EXERCISE OBJECTIVE:
Transcribe the items below word for word, starting with the line that contains "Is the point" and going on through the last line of the items.

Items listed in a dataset
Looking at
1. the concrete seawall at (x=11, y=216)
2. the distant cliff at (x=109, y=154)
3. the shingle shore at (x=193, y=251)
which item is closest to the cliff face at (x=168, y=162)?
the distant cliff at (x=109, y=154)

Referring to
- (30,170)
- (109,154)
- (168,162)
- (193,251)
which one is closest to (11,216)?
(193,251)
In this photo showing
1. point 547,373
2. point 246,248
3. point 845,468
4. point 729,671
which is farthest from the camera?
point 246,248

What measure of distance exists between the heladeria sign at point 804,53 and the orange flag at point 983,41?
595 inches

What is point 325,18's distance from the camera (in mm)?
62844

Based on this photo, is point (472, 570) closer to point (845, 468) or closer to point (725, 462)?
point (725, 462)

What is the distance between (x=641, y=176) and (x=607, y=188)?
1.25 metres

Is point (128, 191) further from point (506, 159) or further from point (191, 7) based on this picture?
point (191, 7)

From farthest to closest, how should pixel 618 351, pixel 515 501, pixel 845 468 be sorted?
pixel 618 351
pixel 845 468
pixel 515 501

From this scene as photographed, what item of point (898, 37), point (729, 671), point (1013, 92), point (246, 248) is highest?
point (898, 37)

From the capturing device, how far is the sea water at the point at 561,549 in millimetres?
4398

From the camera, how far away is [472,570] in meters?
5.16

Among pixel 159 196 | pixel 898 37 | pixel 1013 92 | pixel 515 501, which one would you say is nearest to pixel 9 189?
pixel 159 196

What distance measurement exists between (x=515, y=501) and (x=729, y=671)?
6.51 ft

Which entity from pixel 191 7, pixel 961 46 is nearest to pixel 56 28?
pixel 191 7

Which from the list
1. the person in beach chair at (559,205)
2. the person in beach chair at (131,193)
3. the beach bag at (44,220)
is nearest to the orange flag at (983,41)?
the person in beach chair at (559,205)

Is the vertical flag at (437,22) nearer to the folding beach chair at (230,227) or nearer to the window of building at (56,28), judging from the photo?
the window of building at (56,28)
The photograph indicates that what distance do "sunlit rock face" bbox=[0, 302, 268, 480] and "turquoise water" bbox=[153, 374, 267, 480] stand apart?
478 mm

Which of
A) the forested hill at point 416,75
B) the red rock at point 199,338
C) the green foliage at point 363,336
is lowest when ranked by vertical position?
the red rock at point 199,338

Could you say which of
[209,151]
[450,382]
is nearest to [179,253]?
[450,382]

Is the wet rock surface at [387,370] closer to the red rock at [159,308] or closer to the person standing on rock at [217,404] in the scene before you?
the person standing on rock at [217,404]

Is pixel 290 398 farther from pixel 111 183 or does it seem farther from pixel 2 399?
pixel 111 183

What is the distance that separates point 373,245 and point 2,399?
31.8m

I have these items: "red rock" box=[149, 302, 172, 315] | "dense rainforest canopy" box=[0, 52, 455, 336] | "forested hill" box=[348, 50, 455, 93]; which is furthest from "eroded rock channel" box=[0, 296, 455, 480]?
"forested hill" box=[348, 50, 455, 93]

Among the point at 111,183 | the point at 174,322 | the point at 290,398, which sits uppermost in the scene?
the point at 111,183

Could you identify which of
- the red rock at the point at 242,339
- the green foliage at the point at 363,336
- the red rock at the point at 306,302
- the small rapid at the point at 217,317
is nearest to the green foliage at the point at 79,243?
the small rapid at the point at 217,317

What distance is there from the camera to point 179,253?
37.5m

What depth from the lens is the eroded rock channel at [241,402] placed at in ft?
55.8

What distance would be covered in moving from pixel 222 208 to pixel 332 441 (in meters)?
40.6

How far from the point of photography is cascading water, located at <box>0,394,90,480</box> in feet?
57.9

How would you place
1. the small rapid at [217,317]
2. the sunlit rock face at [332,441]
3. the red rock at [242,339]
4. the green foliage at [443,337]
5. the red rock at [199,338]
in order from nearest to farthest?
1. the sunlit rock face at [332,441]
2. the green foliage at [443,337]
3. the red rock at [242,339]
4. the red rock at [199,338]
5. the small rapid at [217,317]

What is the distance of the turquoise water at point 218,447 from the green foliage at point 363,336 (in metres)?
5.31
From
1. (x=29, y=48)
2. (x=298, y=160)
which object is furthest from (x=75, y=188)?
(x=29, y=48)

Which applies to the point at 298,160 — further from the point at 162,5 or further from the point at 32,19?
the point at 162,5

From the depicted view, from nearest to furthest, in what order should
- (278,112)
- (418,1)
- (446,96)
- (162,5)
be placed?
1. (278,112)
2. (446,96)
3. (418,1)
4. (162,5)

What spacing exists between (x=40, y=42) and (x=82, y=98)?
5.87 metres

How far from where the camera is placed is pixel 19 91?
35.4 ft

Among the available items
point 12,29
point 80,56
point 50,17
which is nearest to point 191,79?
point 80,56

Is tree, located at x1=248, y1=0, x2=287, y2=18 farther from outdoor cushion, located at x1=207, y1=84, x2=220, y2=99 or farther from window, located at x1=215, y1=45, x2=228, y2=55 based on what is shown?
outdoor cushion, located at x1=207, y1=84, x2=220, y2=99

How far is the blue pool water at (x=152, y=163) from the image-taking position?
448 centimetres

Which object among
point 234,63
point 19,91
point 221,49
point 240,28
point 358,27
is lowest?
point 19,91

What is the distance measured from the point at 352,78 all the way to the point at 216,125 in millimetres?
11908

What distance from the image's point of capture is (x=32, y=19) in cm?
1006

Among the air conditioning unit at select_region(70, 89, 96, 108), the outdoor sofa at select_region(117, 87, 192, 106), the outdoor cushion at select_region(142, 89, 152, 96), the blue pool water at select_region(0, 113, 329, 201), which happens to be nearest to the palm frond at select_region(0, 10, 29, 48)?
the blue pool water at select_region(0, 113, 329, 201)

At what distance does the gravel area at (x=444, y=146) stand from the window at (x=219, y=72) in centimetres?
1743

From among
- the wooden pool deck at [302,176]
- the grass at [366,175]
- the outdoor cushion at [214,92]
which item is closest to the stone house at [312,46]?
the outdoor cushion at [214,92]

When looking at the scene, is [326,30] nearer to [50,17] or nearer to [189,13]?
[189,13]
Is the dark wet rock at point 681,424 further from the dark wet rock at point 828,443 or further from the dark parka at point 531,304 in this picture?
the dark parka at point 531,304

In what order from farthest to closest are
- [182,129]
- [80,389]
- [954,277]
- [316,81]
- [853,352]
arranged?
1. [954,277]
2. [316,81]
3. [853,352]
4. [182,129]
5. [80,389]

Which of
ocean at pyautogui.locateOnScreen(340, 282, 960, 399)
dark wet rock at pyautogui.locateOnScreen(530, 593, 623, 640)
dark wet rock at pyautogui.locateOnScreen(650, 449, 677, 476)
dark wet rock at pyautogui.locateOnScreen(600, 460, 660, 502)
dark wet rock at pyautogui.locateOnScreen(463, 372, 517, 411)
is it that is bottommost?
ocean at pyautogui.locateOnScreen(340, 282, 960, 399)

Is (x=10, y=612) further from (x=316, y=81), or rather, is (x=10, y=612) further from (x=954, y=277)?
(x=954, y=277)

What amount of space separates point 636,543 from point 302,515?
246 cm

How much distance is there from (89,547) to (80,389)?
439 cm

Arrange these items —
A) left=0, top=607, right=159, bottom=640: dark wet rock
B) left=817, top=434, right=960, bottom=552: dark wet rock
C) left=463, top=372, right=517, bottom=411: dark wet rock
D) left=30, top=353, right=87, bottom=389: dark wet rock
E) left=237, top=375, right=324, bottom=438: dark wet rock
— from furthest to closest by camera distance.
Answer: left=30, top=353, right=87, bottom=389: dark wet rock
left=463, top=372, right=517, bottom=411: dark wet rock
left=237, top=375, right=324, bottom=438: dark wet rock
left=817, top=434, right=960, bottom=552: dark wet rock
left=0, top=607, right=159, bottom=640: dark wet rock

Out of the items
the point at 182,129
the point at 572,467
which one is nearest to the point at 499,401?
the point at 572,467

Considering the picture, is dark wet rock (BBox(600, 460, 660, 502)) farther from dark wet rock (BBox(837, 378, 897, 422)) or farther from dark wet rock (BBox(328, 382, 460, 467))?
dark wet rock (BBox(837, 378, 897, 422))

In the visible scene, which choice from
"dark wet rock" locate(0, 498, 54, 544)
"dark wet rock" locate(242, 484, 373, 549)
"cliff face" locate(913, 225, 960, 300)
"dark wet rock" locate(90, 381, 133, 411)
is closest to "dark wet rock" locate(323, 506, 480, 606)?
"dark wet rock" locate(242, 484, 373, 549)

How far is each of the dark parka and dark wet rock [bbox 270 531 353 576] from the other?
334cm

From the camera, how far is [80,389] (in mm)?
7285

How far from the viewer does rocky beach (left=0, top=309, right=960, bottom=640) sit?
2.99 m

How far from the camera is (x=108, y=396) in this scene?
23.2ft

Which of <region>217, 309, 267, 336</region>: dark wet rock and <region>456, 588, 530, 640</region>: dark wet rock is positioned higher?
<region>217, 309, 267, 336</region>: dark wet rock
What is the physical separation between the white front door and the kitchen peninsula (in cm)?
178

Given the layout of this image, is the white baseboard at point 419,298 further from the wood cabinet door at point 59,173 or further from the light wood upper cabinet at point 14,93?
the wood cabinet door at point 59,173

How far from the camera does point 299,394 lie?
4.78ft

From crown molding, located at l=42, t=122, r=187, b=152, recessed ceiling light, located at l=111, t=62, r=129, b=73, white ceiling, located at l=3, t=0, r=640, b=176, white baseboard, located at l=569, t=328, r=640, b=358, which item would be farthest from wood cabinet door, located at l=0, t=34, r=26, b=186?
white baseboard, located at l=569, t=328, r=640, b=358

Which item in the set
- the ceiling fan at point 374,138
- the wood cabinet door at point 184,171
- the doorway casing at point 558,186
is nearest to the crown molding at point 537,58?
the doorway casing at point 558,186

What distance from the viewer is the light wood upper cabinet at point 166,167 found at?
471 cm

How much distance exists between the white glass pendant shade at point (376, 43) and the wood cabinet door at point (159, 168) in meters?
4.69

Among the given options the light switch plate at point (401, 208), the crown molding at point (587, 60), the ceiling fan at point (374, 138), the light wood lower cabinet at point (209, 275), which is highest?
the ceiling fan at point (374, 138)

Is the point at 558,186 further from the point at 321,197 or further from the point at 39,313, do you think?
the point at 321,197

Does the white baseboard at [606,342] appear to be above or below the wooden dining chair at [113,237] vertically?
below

RESULT OF THIS EXERCISE:
Is the point at 558,186 further from the point at 321,197 or further from the point at 39,313, do you think?
the point at 321,197

Does the white baseboard at [606,342] appear to be above or below the wooden dining chair at [113,237] vertically?
below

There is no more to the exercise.